Hari mulai gelap saat malam tiba. Lingkungan di sekitar Lord Protector’s Manor tampak sunyi. Bahkan para pelayan di manor tidak berani keluar. Bahkan jika sesuatu terjadi, mereka harus berhati-hati. Meskipun mereka tidak membicarakan masalah Selir Junior Xu sehari sebelum kemarin, itu tidak berarti bahwa mereka tidak menyadarinya. Boneka kain kecil itu sangat aneh.
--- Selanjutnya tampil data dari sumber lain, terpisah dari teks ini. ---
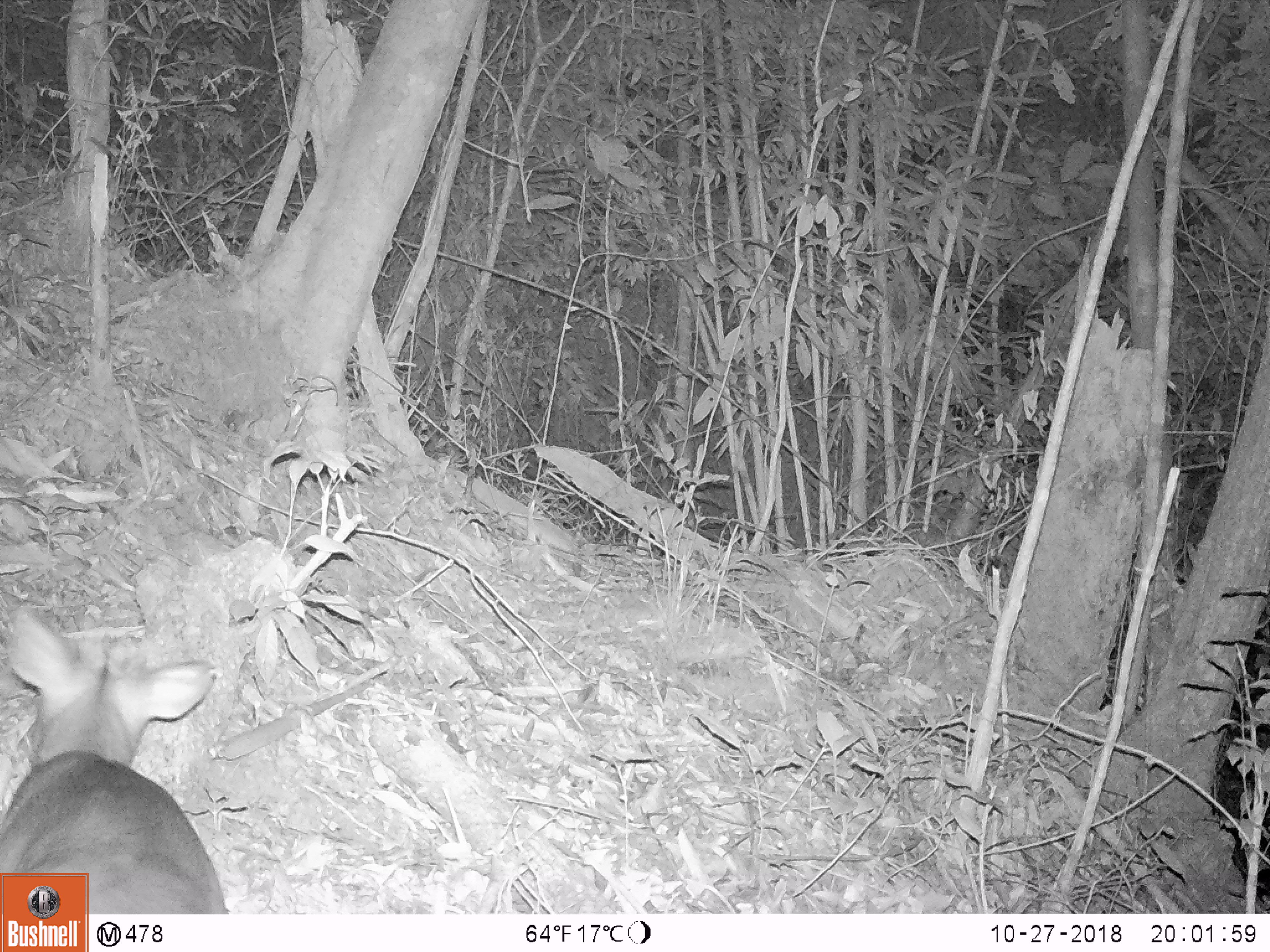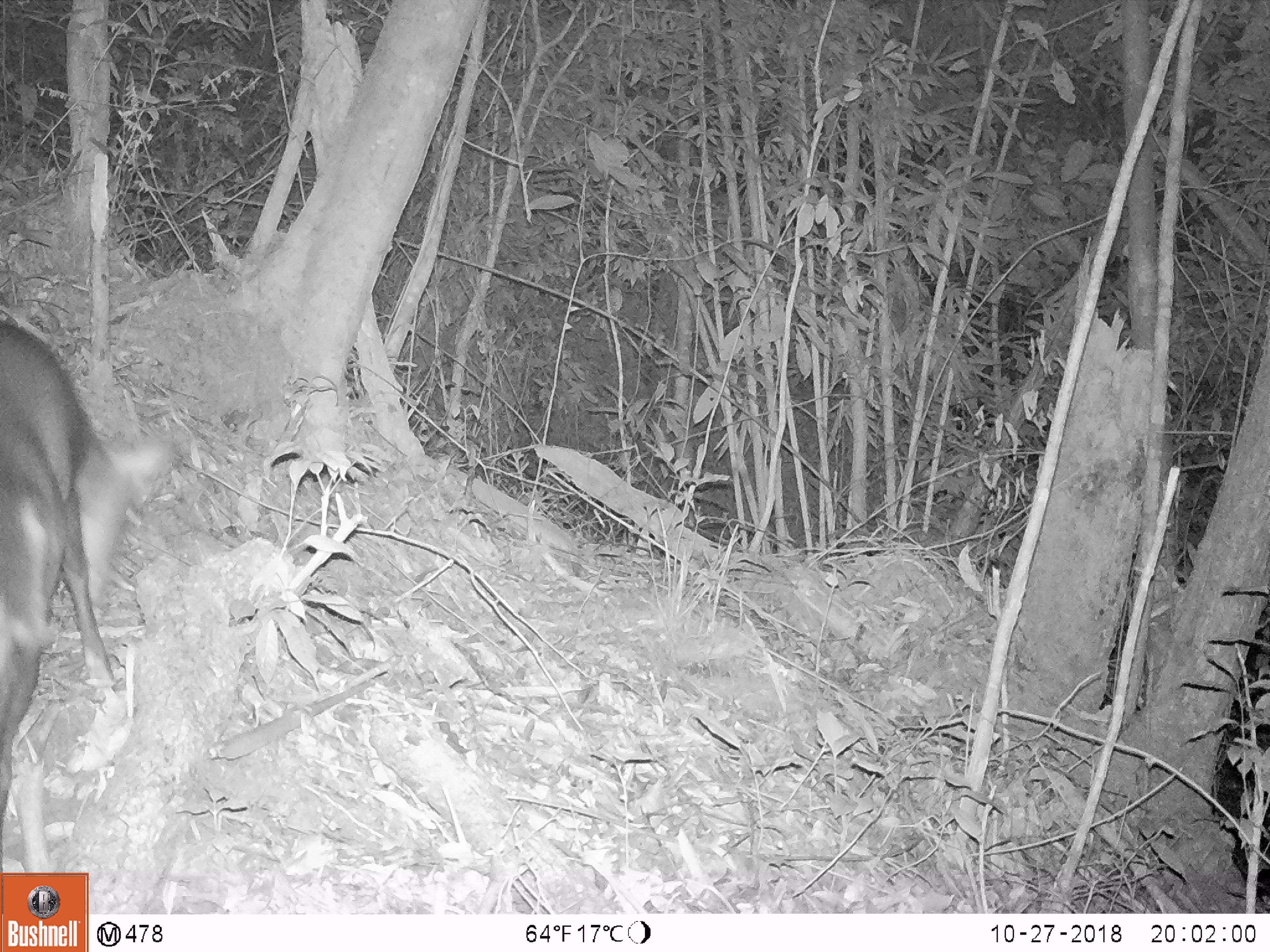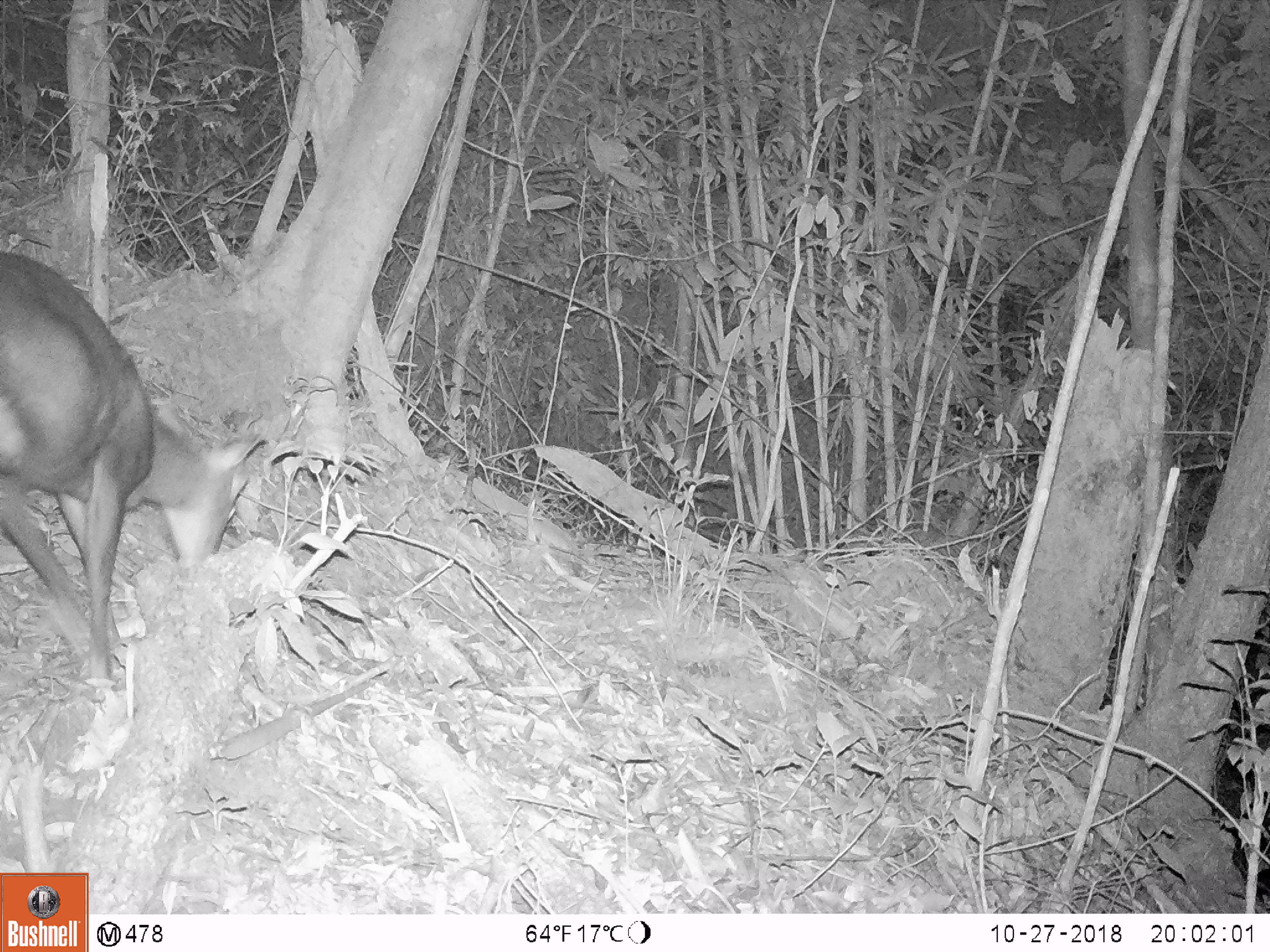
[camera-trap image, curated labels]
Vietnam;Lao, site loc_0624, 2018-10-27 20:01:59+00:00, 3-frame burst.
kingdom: Animalia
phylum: Chordata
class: Mammalia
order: Artiodactyla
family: Cervidae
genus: Muntiacus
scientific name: Muntiacus rooseveltorum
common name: roosevelt's muntjac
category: roosevelts muntjac group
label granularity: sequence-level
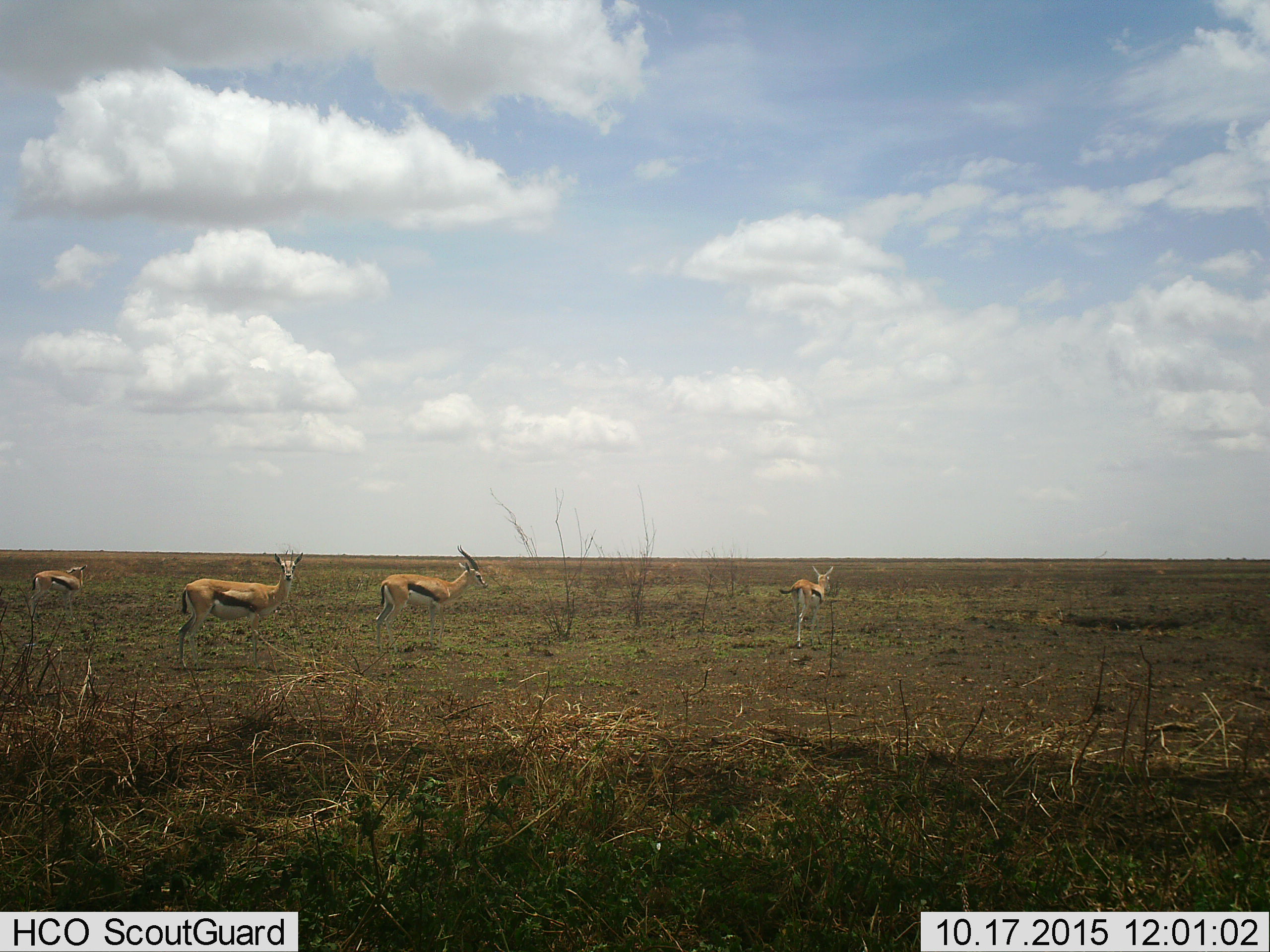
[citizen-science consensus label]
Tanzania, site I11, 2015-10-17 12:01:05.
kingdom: Animalia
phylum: Chordata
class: Mammalia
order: Artiodactyla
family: Bovidae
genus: Eudorcas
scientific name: Eudorcas thomsonii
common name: thomson's gazelle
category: gazellethomsons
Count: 4.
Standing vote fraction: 67%.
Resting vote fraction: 11%.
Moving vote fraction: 44%.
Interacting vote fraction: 0%.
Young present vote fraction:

Beberapa pelayan tidak bisa tidur nyenyak di tengah malam setelah mereka melihat Boneka Vudu yang berdarah. Jeritan mereka membuat takut orang-orang di sebelah, saat mereka menggigil di bawah selimut mereka. Kemudian, Selir Junior Xu meninggal; Tuan Muda Pertama ditendang; Marquis pergi dengan marah; Nyonya Pertama pingsan setelah Nyonya Janda menghukumnya dengan memaksanya berlutut. Semuanya tampak aneh.
Bagaimana Marquis bisa mengalahkan Tuan Muda Sulung? Dan mengapa Nyonya Janda ingin mencekik Nyonya Pertama? Mungkin itu karena Lord Protector’s Manor dihantui. Beberapa orang memikirkan kejadian di Cloud Reflection Courtyard. Tampaknya Nona Muda telah meninggal karena alasan yang tidak diketahui. Yang lebih buruk, Selir Ma juga menghilang tanpa jejak.
Hal semacam ini tidak boleh terlalu dipikirkan. Semakin dia memikirkannya, semakin dia merasa takut. Tampaknya ada sesuatu yang menggantung di atas Lord Protector’s Manor. Semua pelayan gemetar ketakutan. Tidak ada yang mau keluar setelah malam tiba.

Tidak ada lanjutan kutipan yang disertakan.